Leon Russell chronology
| Hank Wilson, Vol. II (1984) | Solid State (1984) | Anything Can Happen (1994) |

= Solid State (Leon Russell album) =

Solid State is an album by singer and songwriter Leon Russell released in 1984. It was solely produced by Russell. The album was recorded in Paradise Studios in Burbank, California. The album was re-released on CD in 2011. Most of the songs were written by Russell and Douglas A. Snider, who later write songs for Tom Jones ("From the Vaults", "Love is on the Radio", and "Don't Let Our Dreams Die Young") and B.J. Thomas ("Back Against the Wall").

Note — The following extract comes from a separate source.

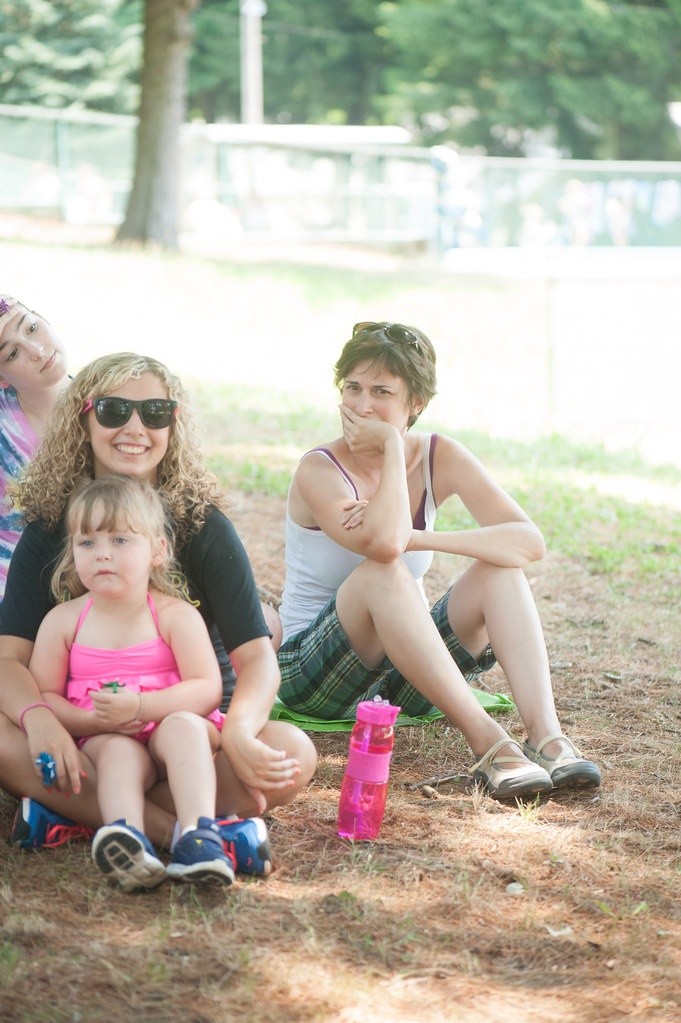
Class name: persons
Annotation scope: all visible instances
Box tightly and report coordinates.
[277,322,601,799]
[0,291,318,892]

The songs "Rescue My Heart", and "Good Time Charlie's Got The Blues" on this album were release as singles in 1984. Jack Wessel played bass and did backing vocals for Solid State. Wessel would continue and be in Leon's band for 35 years. Leon took the album into a US tour in 1984.

==Reception==
People reviewed the album on November 19, 1984. The magazine wrote of the album: "There’s also a nicely mournful version of the Danny O'Keefe country standard Good Time Charlie's Got the Blues. Russell's delivery is honest and plaintive. This is an ideal LP for a slow, dreamy fall evening."

==Track listing==
All songs written by Leon Russell and Douglas A. Snider, excluding A6
Side one
1. "The Rock 'N' Roll Part of My Heart" 2:58
2. "Lost Love" 	4:57
3. "All The Love Is On The Radio" 	3:55
4. "Deeper" 4:20
5. "There's No Understanding The Heart" 3:42
6. "Good Time Charlie's Got the Blues" (Danny O'Keefer)	3:19
Side two
1. "Rescue My Heart" 	7:09
2. "To See You Again" 	4:58
3. "A New Kind of Fire" 	3:22
4. "Like a Thief in the Night" 5:05
5. "If You Go Away" 	4:01

==Personnel==
- Vocals, Guitar – Leon Russell
- Backing Vocals – Trudy Fair
- Bass guitar, Backing Vocals – Jack Wessel
- Cello – Byron Bach
- Guitar – Bob Britt
- Percussion – Ambrose Campbell (tracks: B1, B4), Shamsi Sarumi (tracks: B4)
- Saxophone – Billy Puett (tracks: A3, A6, B1, B3)
- Vibraphone – Kirby Shelstad (tracks: B3)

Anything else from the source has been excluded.